Kurang dari satu jam, Andi menyelesaikan lukisan pada lima batang rokok filternya. Ada yang bergambar motif batik parang, tribal atau ukiran, kembang kipas, serta kombinasi daun dan bunga. Sulis yang akrab dengan panggilan Cuplis, nama karakter dalam serial boneka Si Unyil, menyelesaikan gambar pada enam batang rokok. Ada yang bergambar bebek, burung-burung terbang di rawa, ukiran, motif batik, kembang, dan pancaran surya.
”Saya dulu belajar nyethe batik dari Mas Andi, melihat dan coba-coba terus sampai bisa,” ujar Sulis, wirausaha dan lulusan 2004 SMP Negeri 6 Tulungagung.
Secara umum, rona lukisan keduanya berbeda karena jenis kopi yang digunakan. Kopi hitam menghasilkan warna gulita dan gradasi keabuan gelap seperti gambar kreasi Andi. Kopi ijo dari campuran biji kopi dan kacang hijau berona kecoklatan seperti lukisan ciptaan Sulis. ”Rokok yang kertasnya bagus dan tebal akan bikin gambar awet, bisa setahun lebih warna belum pudar,” ujar Andi yang mengaku membatik dengan cethe sejak masih SMP di warung kopi belakang Terminal Gayatri Tulungagung.
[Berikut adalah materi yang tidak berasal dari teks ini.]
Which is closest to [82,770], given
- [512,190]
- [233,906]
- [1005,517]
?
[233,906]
Keterampilan membuat lukisan cethe membuat mereka mendapat kontrak profesional dari perusahaan rokok. Mereka dibayar untuk memamerkan kehebatannya di beberapa kota di Indonesia. Mereka juga beberapa kali memenangi Lomba Cethe yang digelar Pemerintah Kabupaten Tulungagung atau swasta. Selain itu, menjadi ”duta budaya” daerah untuk mengenalkan tradisi nyethe Tulungagung ke dunia luar.
Di sela kesibukan bekerja, Andi dan Sulis juga menerima pesanan pembuatan rokok cethe dari publik. Pesanan datang melalui aplikasi media sosial, antara lain dari Sumatera, Kalimantan, Sulawesi, Maluku, dan Papua. ”Dalam pandangan kami, nyethe itu dibuat di rokok sehingga belum ada pikiran membuatnya di media lain,” ujar Andi.
Pewarnaan
Pandangan dan sikap berbeda diambil oleh Aditya Kresna, pelukis muda Tulungagung. Sejak kembali dari perantauan di Bali pada 2013, lelaki ini mencoba dan akhirnya berkembang dengan lukisan cethe. Ampas terhalus kopi dijadikan bahan lukis pada kanvas, sebuah teknik yang sudah dikenal secara global sejak pertengahan abad XX.
Namun, warga Tulungagung, termasuk Aditya, mengambil cara yang berbeda. Mereka mengambil ampas yang terhalus. Untuk melukis pada kanvas, Aditya mencampurkan dengan garam dan air. Garam akan mencegah lukisan berjamur.
Secara umum kopi robusta berkarakter warna hitam kemerahan, sementara arabika hitam keemasan. Untuk nuansa gulita pekat didapat dari kopi gayo. Untuk warna kecoklatan memakai kopi sendang wilis. Rona kehijauan tentu dari kopi ijo yang kebetulan khas Tulungagung. Alat melukis bukan sekadar kuas, melainkan tangan, palet, sendok, tusuk gigi, benang, silet, pensil, rumput, atau benda apa pun yang diperlukan guna menghasilkan efek beragam.
Saat ditemui, Aditya sedang menyelesaikan lukisan ”suasana stasiun” pesanan pengusaha restoran terkemuka di Tulungagung. Sejak mendalami seni lukis cethe, Aditya sudah menghasilkan lebih dari 300 karya dan pernah berpameran ke AS pada 2017 mewakili Komunitas Perupa Jawa Timur (Koper Jati). Tahun depan, dia pameran di Eropa.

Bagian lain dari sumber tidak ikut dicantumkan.